Results and discussion
Nature of orcein stained interphase nuclei and prophase chromosomes
In G. superba, three to four bigger darkly stained heterochromatic bodies were observed in the interphase nuclei after orcein, CMA and DAPI staining (Fig. 1a–c). This type of staining properties of interphase nucleus was regarded as “Complex Chromocenter Type” [39]. The prophase chromosomes of G. superba L. had darker region at different interstitial sites after orcein staining (Fig. 1d). According to Tanaka [39], this type of staining properties of prophase chromosomes is known as “Interstitial Type”. Generally the localized heterochromatic bodies of the interphase nuclei scattered within the prophase chromosomes. In this regard, this species followed general features of orcein staining in the interphase nuclei and prophase chromosomes. Several less fluoresced CMA and DAPI-stained portion were also observed in prophase chromosomes (Fig. 1e–f).

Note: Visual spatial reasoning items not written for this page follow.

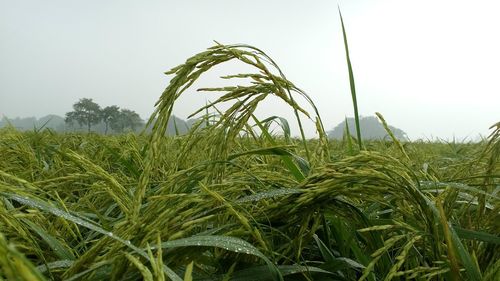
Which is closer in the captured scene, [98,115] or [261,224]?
[261,224]

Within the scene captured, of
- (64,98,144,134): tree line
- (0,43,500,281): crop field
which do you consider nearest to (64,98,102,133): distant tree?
(64,98,144,134): tree line

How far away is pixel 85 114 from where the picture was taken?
7612 cm

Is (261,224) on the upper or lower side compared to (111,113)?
lower

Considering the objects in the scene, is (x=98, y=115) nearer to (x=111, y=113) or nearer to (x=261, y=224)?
(x=111, y=113)

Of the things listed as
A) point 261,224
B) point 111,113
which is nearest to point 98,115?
point 111,113

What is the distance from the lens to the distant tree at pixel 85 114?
76688 millimetres

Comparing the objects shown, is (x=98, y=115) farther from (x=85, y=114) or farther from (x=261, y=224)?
(x=261, y=224)

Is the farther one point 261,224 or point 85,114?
point 85,114

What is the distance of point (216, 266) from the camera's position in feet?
3.14

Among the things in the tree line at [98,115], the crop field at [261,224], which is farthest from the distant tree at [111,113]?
the crop field at [261,224]

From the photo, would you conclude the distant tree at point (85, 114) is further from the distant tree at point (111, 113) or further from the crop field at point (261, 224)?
the crop field at point (261, 224)

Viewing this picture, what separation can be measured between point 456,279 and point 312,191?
1.13 ft

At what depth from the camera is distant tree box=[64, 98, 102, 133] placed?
76688 millimetres

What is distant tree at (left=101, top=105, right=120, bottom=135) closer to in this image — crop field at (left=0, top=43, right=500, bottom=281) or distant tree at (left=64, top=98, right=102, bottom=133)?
distant tree at (left=64, top=98, right=102, bottom=133)
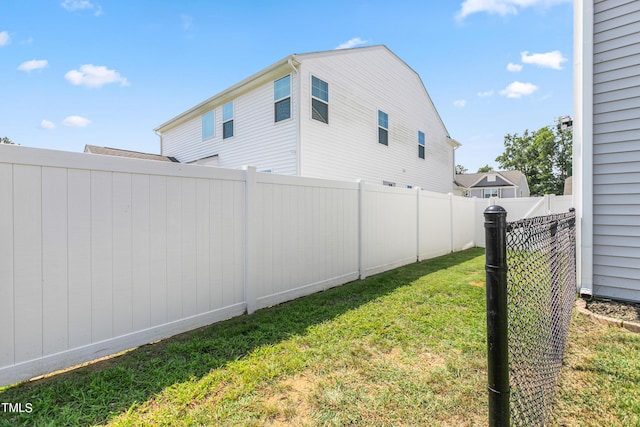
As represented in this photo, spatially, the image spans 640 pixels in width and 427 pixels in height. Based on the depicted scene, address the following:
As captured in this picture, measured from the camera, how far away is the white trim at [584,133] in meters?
3.76

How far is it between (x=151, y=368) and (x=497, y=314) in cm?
251

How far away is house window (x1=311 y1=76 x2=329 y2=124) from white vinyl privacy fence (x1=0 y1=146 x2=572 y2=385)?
14.4ft

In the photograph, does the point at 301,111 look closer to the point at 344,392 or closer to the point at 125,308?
the point at 125,308

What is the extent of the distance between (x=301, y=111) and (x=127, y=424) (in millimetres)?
7368

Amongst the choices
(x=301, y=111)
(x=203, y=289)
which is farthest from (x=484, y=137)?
(x=203, y=289)

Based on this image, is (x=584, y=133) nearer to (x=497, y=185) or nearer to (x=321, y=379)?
(x=321, y=379)

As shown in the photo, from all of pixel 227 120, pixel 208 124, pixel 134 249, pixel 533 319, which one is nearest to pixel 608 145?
pixel 533 319

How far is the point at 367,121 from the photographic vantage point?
10.2 metres

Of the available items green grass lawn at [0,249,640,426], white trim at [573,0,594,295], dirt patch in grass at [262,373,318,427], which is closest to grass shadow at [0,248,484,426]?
green grass lawn at [0,249,640,426]

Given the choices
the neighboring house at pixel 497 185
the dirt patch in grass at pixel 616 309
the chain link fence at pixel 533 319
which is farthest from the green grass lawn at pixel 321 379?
the neighboring house at pixel 497 185

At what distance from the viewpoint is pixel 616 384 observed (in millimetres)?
2074

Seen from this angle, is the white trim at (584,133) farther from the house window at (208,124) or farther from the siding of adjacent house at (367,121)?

Interphase nuclei and prophase chromosomes of G. superba L. after Orcein, CMA and DAPI staining. a Orcein-stained, b CMA-stained, c DAPI-stained interphase nuclei; d Orcein-stained, e CMA-stained, f DAPI-stained prophase chromosomes. Scale bar = 10 µm
Conventional karyotype
In this study, Glory lily was found to possess 2n = 22 chromosomes (Fig. 2; Tables 1, 2). The somatic chromosome number 2n = 22 for G. superba L., was also reported earlier [7, 10, 18, 25,26,27, 30, 32, 40]. Thus the present report correlates with the previous findings.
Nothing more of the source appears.